Copy every one of the following records word for word, changing nothing.

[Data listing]
-*-*-
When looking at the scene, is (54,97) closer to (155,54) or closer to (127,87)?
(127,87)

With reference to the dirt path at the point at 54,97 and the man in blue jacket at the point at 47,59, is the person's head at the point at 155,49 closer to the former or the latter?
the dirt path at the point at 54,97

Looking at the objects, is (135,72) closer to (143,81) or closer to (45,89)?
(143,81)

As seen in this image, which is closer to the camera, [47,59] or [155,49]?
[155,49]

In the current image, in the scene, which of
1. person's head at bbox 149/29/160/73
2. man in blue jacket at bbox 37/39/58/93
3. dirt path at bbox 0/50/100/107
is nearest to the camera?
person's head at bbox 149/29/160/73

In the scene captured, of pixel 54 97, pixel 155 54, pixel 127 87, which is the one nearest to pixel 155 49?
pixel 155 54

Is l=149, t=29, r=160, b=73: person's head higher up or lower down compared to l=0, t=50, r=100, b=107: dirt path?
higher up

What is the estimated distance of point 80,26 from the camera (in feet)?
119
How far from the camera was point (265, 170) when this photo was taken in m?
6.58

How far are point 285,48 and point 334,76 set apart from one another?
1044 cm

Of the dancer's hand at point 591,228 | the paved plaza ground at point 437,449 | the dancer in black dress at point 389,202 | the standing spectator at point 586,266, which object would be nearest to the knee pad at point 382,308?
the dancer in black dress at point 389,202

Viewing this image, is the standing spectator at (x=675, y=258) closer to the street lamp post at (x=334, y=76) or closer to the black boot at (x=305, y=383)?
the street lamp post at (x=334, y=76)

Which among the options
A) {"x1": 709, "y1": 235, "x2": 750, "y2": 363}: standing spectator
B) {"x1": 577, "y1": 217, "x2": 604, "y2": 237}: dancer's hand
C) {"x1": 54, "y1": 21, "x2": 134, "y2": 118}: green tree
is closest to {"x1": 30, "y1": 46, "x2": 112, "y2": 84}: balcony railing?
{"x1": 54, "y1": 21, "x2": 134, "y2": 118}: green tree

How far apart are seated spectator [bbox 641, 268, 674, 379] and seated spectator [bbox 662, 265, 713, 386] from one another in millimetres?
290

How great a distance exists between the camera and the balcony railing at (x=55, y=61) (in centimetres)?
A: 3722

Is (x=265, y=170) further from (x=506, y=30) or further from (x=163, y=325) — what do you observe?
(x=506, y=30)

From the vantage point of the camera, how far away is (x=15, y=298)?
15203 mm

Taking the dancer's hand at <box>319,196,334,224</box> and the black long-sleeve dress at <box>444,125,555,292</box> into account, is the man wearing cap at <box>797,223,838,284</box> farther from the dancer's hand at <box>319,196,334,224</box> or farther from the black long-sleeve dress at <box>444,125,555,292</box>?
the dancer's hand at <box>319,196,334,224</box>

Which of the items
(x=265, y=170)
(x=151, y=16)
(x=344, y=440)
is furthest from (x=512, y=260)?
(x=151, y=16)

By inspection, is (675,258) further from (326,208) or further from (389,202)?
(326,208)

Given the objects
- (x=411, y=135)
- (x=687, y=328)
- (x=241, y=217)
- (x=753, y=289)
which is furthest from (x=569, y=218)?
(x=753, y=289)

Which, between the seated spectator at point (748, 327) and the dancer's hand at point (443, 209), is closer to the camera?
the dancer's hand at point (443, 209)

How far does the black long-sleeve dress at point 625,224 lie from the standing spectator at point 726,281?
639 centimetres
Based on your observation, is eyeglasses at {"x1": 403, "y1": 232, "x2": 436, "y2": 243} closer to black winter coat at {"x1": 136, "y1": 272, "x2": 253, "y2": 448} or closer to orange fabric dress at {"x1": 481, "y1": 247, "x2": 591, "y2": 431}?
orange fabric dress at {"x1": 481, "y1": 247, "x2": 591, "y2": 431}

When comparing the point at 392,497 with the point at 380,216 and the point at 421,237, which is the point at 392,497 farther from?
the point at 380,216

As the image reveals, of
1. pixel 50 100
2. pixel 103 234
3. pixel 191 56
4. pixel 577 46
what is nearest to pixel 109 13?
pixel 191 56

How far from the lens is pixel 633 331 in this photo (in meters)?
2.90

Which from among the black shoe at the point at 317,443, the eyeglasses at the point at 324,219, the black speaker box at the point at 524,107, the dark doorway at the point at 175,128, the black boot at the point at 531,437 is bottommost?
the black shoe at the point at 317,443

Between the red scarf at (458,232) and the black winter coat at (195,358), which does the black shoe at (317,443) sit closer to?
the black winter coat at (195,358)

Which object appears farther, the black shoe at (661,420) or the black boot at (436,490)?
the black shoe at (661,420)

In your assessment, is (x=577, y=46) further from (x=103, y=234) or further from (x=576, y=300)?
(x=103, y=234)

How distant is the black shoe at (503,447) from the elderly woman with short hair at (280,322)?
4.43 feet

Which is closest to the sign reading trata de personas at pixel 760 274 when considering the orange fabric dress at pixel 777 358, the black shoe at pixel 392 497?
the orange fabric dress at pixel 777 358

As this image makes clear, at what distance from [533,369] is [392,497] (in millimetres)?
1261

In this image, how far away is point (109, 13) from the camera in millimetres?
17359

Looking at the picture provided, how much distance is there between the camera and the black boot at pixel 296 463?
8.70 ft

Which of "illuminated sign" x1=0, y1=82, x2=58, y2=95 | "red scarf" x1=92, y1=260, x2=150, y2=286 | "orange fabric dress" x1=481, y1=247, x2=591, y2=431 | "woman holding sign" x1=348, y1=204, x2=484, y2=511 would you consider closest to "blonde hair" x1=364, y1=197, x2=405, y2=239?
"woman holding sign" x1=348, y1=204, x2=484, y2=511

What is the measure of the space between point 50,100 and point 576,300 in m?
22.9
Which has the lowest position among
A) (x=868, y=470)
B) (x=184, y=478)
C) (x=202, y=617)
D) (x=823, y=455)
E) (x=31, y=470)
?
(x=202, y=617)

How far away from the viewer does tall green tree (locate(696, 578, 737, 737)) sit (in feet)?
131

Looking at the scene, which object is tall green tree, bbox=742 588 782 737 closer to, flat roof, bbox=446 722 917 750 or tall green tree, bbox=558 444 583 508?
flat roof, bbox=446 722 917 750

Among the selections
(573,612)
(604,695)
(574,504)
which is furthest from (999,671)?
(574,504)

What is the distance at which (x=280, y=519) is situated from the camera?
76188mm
-*-*-
Full response:
When looking at the scene, is (54,97) closer to (155,54) or closer to (127,87)?
(127,87)

With reference to the dirt path at the point at 54,97 and the man in blue jacket at the point at 47,59, is the person's head at the point at 155,49 closer to the former or the latter?
the dirt path at the point at 54,97

Looking at the objects, is (135,72) closer to (143,81) or closer to (45,89)?
(143,81)

As seen in this image, which is closer to the camera, [47,59] or [155,49]?
[155,49]

In the current image, in the scene, which of
1. person's head at bbox 149/29/160/73
2. man in blue jacket at bbox 37/39/58/93
3. dirt path at bbox 0/50/100/107
is nearest to the camera?
person's head at bbox 149/29/160/73

In the scene captured, of pixel 54 97, pixel 155 54, pixel 127 87, which is the one nearest to pixel 155 49?
pixel 155 54

Is l=149, t=29, r=160, b=73: person's head higher up or lower down compared to l=0, t=50, r=100, b=107: dirt path?
higher up

What is the estimated distance of point 80,26 from the camera (in feet)?
119
How far from the camera was point (265, 170) when this photo was taken in m?
6.58

How far are point 285,48 and point 334,76 set apart from one another?
1044 cm

Of the dancer's hand at point 591,228 | the paved plaza ground at point 437,449 | the dancer in black dress at point 389,202 | the standing spectator at point 586,266, which object would be nearest to the knee pad at point 382,308?
the dancer in black dress at point 389,202

Viewing this image, is the standing spectator at (x=675, y=258) closer to the street lamp post at (x=334, y=76) or closer to the black boot at (x=305, y=383)?
the street lamp post at (x=334, y=76)

Which among the options
A) {"x1": 709, "y1": 235, "x2": 750, "y2": 363}: standing spectator
B) {"x1": 577, "y1": 217, "x2": 604, "y2": 237}: dancer's hand
C) {"x1": 54, "y1": 21, "x2": 134, "y2": 118}: green tree
is closest to {"x1": 30, "y1": 46, "x2": 112, "y2": 84}: balcony railing?
{"x1": 54, "y1": 21, "x2": 134, "y2": 118}: green tree

How far apart are seated spectator [bbox 641, 268, 674, 379] and seated spectator [bbox 662, 265, 713, 386] from one another in millimetres?
290

How great a distance exists between the camera and the balcony railing at (x=55, y=61) (in centimetres)?
A: 3722

Is (x=265, y=170) further from (x=506, y=30) or further from (x=163, y=325) — what do you observe?
(x=506, y=30)

From the vantage point of the camera, how far away is (x=15, y=298)?
15203 mm

Taking the dancer's hand at <box>319,196,334,224</box> and the black long-sleeve dress at <box>444,125,555,292</box> into account, is the man wearing cap at <box>797,223,838,284</box> farther from the dancer's hand at <box>319,196,334,224</box> or farther from the black long-sleeve dress at <box>444,125,555,292</box>?
the dancer's hand at <box>319,196,334,224</box>

Which of the items
(x=265, y=170)
(x=151, y=16)
(x=344, y=440)
is furthest from (x=512, y=260)?
(x=151, y=16)

By inspection, is (675,258) further from (326,208) or further from (389,202)?
(326,208)

Given the objects
- (x=411, y=135)
- (x=687, y=328)
- (x=241, y=217)
- (x=753, y=289)
which is furthest from (x=569, y=218)?
(x=753, y=289)

Which, between the seated spectator at point (748, 327) and the dancer's hand at point (443, 209), is closer to the camera?
the dancer's hand at point (443, 209)

How far does the black long-sleeve dress at point 625,224 lie from the standing spectator at point 726,281?
639 centimetres
Based on your observation, is eyeglasses at {"x1": 403, "y1": 232, "x2": 436, "y2": 243} closer to black winter coat at {"x1": 136, "y1": 272, "x2": 253, "y2": 448} or closer to orange fabric dress at {"x1": 481, "y1": 247, "x2": 591, "y2": 431}?
orange fabric dress at {"x1": 481, "y1": 247, "x2": 591, "y2": 431}

When comparing the point at 392,497 with the point at 380,216 and the point at 421,237, which is the point at 392,497 farther from?
the point at 380,216

As the image reveals, of
1. pixel 50 100
2. pixel 103 234
3. pixel 191 56
4. pixel 577 46
what is nearest to pixel 109 13?
pixel 191 56

How far from the lens is pixel 633 331 in this photo (in meters)?
2.90

Which from among the black shoe at the point at 317,443, the eyeglasses at the point at 324,219, the black speaker box at the point at 524,107, the dark doorway at the point at 175,128, the black boot at the point at 531,437 is bottommost?
the black shoe at the point at 317,443

Between the red scarf at (458,232) and the black winter coat at (195,358), which does the black shoe at (317,443) sit closer to?
the black winter coat at (195,358)

Which object appears farther, the black shoe at (661,420) or the black boot at (436,490)?
the black shoe at (661,420)

In your assessment, is (x=577, y=46) further from (x=103, y=234) or further from (x=576, y=300)?
(x=103, y=234)

How distant is the black shoe at (503,447) from the elderly woman with short hair at (280,322)?
4.43 feet

Which is closest to the sign reading trata de personas at pixel 760 274 when considering the orange fabric dress at pixel 777 358, the black shoe at pixel 392 497?
the orange fabric dress at pixel 777 358

As this image makes clear, at what distance from [533,369] is [392,497] (in millimetres)?
1261

In this image, how far away is point (109, 13) from the camera in millimetres?
17359

Looking at the picture provided, how much distance is there between the camera and the black boot at pixel 296 463?
8.70 ft

Which of "illuminated sign" x1=0, y1=82, x2=58, y2=95 | "red scarf" x1=92, y1=260, x2=150, y2=286 | "orange fabric dress" x1=481, y1=247, x2=591, y2=431 | "woman holding sign" x1=348, y1=204, x2=484, y2=511 would you consider closest to "blonde hair" x1=364, y1=197, x2=405, y2=239?
"woman holding sign" x1=348, y1=204, x2=484, y2=511

What is the measure of the space between point 50,100 and point 576,300 in m?
22.9
Which has the lowest position among
A) (x=868, y=470)
B) (x=184, y=478)
C) (x=202, y=617)
D) (x=823, y=455)
E) (x=31, y=470)
?
(x=202, y=617)

How far away from the viewer does tall green tree (locate(696, 578, 737, 737)) sit (in feet)?
131

Looking at the scene, which object is tall green tree, bbox=742 588 782 737 closer to, flat roof, bbox=446 722 917 750 or tall green tree, bbox=558 444 583 508?
flat roof, bbox=446 722 917 750

Among the selections
(573,612)
(604,695)
(574,504)
which is furthest from (999,671)?
(574,504)

What is the distance at which (x=280, y=519) is situated from the camera?
76188mm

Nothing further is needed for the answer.